To sustain what they’ve built, the fire has to come from within. The array of talented women in Charlottesville are used to generating that intensity.
“We know going into NCs, it’s going to be a battle,” Walsh said. “And every year that we stray further from that first national championship, it’s going to be harder to defend that. And we know that. But we’re also excited.”
That challenge plays into what Walsh sees as one of her strengths. She’s a computer science major, a rigorous line of study that presents quite the schedule challenge for a varsity athlete. Walsh fell into it in high school, with a class in software development that piqued her interest and that she found a facility with. She’s not quite sure what direction she’ll pursue professionally—she admits she’s not the most proficient coder, and her swim schedule doesn’t permit experimenting in different languages and projects like some of her classmates—but her business experience and outgoing personality open doors to communicate aspects of the technology in a uniquely valuable way. She sees her ability to think through problems, more than any specific coding language, as her primary strength.
Consider her work at Virginia this year, then, as a desire to optimize the talent that she and her fellow Cavaliers bring.

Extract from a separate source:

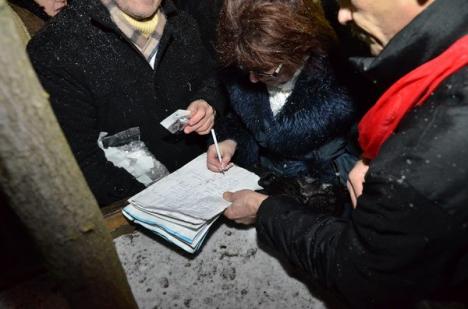 Oradea, seara a şasea de proteste: Unii manifestanţi s-au retras din cauza lozincilor vulgare (FOTO)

One aspect that Walsh has added to the mix is her leadership, as a junior who knows the ropes. She’s learned from the national team how to do that, in short order going from a rookie to a seasoned veteran. (Even as a 19-year-old rookie, she was surprised to find herself near the median age of that uncharacteristically youthful Tokyo delegation.)
At Virginia, that means understanding the pulse of the team. So many of the Cavaliers’ standouts are somewhere along the spectrum Walsh has traversed in the last three years. They’re facing similar expectations and fears. They’re balancing individual aspirations against team duties and out-of-the-pool obligations. They’ve had their moments of doubt about whether they can continue to top their own performances, and they’ve fallen into periodic ruts where pressure seems overwhelming.

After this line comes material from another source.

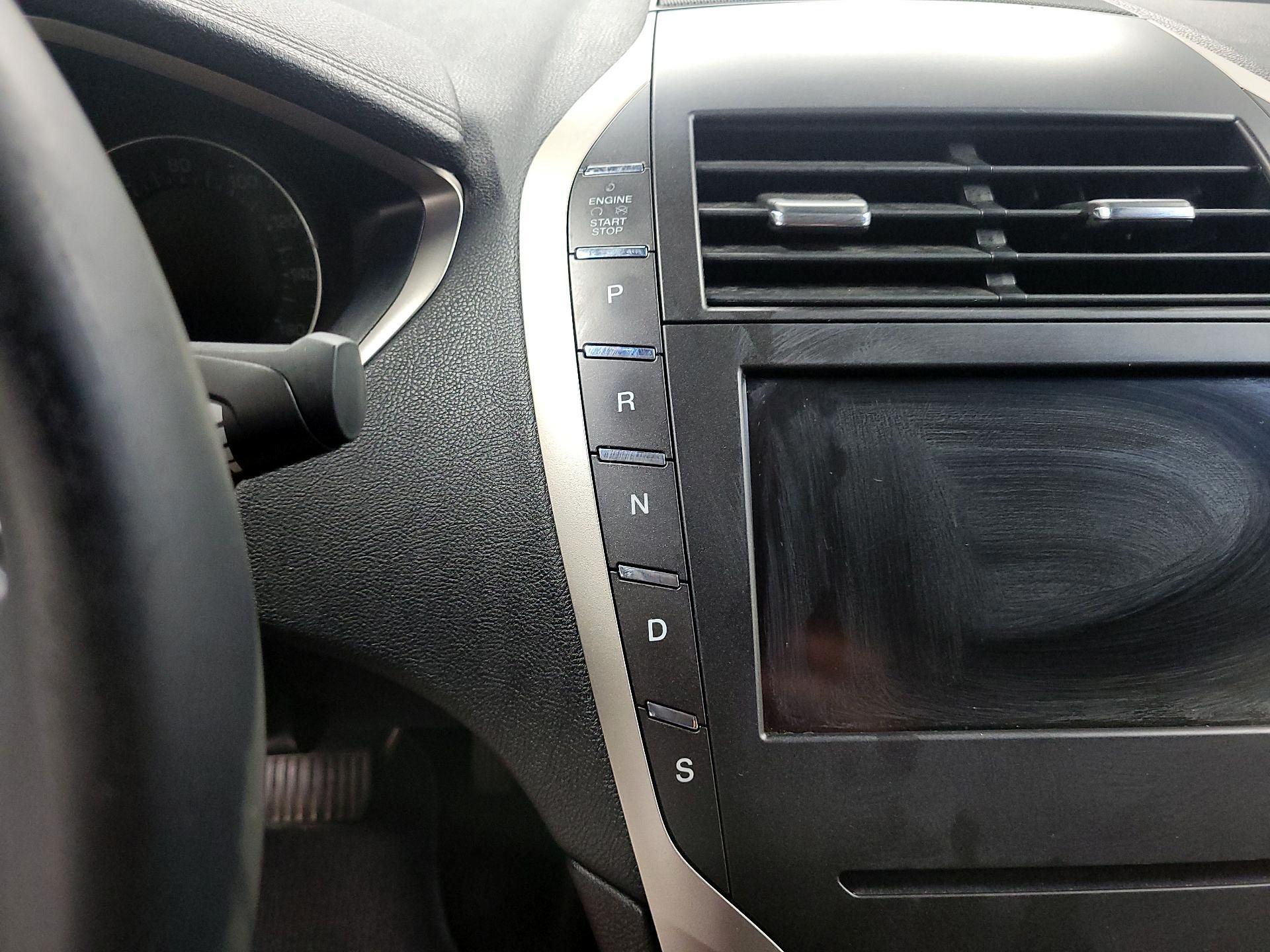 Thumbnail: 2016 Lincoln MKZ - 17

Walsh has been there. And she’s ready not so much to steer them through it, but to give teammates the tools—primarily a historical “We’ve-been-here-before” context—to get through it.
“Especially now that I’m a junior, I’m one of the older girls on the team and definitely feel more of a responsibility for keeping the team unified, motivated, humble,” she said. “I feel like I have this duty to the younger girls, to the older girls who did the same for me, and I’ve been trying to carry that over with the national team.”
Alex Walsh has seen how quickly the switch can flip. In the doldrums of a season, all it can take is a reminder of the overarching goal—a glance at the NCAA banners, a reminiscence of what last year was like—and it’s enough to get everyone refocused.
“When we remind ourselves how exciting it is to do it together as a team, that just makes me giddy,” Walsh said. “I get excited about it.”